In Suncoast Estates, over 400 residents attended the Safe Trick or Treat event, over 500 residents attended the Christmas event, and over 800 residents attended the family fun event held over the summer. Multiple services were offered at the community center including Goodwill Job Link, VITA (free income tax filing assistance) on site during tax season, afterschool help for students, teen outreach programs, and free health screenings and tests.
Enhanced Community Directed Policing and Concentrated Code Enforcement
Enhanced community directed policing goals are to stabilize the neighborhood, improve communication between the neighborhood and law enforcement, and reduce the risk of people, property, and businesses becoming victims of crime. Total expenditures for community directed policing were $91,590 (total of 2,290 hours) in four neighborhoods.
Concentrated code enforcement helps to improve the visual and physical appearance of the areas, including street-by-street checks to ensure compliance with county ordinances and citing violations as necessary. Officers inform and educate the residents on complying with county ordinances. The officers also attend neighborhood meetings to report on issues and outcomes. Total concentrated code enforcement expenditures were $76,551 for all five targeted neighborhoods. Enhanced community directed policing and concentrated code enforcement are vital to improving safety and living conditions in the neighborhoods.

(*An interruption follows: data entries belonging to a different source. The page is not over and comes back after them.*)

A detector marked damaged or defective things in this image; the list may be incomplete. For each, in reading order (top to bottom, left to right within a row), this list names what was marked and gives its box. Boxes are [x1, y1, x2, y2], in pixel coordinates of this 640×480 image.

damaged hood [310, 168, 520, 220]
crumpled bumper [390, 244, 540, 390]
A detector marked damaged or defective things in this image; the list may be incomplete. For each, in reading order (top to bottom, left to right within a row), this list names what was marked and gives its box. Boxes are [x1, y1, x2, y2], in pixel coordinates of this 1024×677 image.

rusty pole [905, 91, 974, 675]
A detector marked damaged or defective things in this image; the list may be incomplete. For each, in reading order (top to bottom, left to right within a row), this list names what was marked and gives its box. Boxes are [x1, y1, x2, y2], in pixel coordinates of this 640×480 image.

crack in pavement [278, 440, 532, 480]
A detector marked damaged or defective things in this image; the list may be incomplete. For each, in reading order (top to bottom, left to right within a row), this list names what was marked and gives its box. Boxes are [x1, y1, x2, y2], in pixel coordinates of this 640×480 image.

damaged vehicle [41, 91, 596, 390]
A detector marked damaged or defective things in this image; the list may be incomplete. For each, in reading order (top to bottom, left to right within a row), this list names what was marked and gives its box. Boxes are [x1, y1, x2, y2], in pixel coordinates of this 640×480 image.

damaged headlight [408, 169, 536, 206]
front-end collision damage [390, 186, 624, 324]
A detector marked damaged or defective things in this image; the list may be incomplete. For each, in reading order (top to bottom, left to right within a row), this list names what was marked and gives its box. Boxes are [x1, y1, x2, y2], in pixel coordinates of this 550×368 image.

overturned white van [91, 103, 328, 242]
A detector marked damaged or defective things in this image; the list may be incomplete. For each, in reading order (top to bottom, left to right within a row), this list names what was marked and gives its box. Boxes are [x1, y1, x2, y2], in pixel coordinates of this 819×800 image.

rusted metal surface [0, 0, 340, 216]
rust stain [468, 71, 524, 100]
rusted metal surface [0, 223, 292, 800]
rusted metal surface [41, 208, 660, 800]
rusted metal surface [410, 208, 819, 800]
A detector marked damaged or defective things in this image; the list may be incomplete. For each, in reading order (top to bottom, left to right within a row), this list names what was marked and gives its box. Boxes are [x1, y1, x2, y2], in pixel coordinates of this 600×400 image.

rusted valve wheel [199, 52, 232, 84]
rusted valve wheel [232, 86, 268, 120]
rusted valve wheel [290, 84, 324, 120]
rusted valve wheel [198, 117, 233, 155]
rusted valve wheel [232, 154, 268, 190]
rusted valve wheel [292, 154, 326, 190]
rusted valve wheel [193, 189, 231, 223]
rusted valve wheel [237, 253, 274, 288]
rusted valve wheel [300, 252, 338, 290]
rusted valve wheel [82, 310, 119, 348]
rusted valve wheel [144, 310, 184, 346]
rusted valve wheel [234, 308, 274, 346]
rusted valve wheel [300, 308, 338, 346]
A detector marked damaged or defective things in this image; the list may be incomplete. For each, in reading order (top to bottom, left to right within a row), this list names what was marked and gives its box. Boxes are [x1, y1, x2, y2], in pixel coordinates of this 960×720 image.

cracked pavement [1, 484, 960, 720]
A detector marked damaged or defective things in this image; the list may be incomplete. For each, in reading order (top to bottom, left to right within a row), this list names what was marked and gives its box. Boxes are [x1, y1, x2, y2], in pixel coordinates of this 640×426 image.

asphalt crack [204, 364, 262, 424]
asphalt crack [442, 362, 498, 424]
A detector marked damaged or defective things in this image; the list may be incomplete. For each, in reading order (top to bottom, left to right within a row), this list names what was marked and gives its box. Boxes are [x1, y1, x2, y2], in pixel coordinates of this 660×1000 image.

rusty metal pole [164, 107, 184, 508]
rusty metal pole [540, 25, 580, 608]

Neighborhood Accountability Board
|Lee County Board recognizing NAB volunteers|
Neighborhood Accountability (NAB) staff work with youth, parents, volunteers and victims to repair the harm done when a youth commits a crime. The program uses Restorative Justice Principles, which focuses on determining what harm was done, what needs to be done to repair the harm, and what level of repair the youth can realistically accomplish while using the youth's strengths in developing a case plan.
112 youth successfully completed the program
$14,444 in cash restitution was paid to victims
543 community service hours were served by youth
39 volunteers donated 600 hours by serving on the boards
Moral Reconation Therapy
Moral Reconation Therapy (MRT) is an organized, cognitive-behavioral, 12-step treatment curriculum designed to enhance self-image, promote growth of a positive, productive identity and facilitate the development of higher stages of moral reasoning. MRT averages 10 to 12 participants per group meeting.
Truancy Assistance Program
The Truancy Assistance Program (TAP) works in collaboration with the Fort Myers Police Department, focusing on truant elementary students who attend an elementary school within the City of Fort Myers in the high-risk zip code areas of 33901, 33905 and 33916. The goal of TAP is to increase student attendance, engage youth in activities in the community, and potentially divert youth from entering into the judicial system.